CJK (Korean/Japanese/Chinese) text handling overlay for OfficeCLI. Ensures correct fonts, language tags, line-break rules, and encoding for East Asian documents.
Overlay skill for OfficeCLI that ensures correct CJK text rendering in DOCX, XLSX, and PPTX. Use this skill when creating or modifying documents containing Korean, Japanese, or Chinese text.
Fork vs Upstream: The upstream officecli binary ignores CJK fonts entirely. Our fork (
cli-jaw/officecli) includesCjkHelper.cswhich auto-detects CJK characters in text and applies the correct East Asian font, language tag, and kinsoku rules automatically. If using the upstream binary, you must apply these manually using the commands below.
Always set East Asian fonts when adding CJK text.

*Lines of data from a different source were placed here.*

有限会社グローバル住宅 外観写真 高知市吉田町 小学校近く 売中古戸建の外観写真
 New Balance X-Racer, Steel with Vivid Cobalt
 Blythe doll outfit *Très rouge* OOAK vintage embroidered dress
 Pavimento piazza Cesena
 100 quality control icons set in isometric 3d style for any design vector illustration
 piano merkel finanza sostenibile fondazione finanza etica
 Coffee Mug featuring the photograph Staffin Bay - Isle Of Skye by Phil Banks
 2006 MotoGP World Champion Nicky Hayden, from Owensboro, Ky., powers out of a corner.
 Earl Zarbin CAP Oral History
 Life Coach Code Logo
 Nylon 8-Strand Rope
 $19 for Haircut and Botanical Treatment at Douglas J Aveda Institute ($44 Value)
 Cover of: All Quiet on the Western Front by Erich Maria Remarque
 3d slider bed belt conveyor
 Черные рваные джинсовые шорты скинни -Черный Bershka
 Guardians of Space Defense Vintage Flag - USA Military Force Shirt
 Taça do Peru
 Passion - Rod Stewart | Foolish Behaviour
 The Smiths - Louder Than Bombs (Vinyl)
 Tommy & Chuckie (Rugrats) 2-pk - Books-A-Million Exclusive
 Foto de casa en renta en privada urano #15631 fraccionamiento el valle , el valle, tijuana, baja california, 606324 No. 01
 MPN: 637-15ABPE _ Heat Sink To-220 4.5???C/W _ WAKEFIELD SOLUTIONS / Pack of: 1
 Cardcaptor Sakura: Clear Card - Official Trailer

Each language has a primary/fallback chain:
| Language | BCP 47 Tag | Windows Primary | Windows Fallback | macOS Fallback |
|---|---|---|---|---|
| Korean | ko-KR | Malgun Gothic | 맑은 고딕 | AppleSDGothicNeo |
| Japanese | ja-JP | Yu Gothic | Meiryo | Hiragino Sans |
| Chinese (Simplified) | zh-CN | Microsoft YaHei | SimSun | PingFang SC |
| Chinese (Traditional) | zh-TW | Microsoft JhengHei | MingLiU | PingFang TC |
Cross-platform safe choice: Pretendard (Korean), Noto Sans JP (Japanese), Noto Sans SC (Chinese). These are freely available and render well on all platforms.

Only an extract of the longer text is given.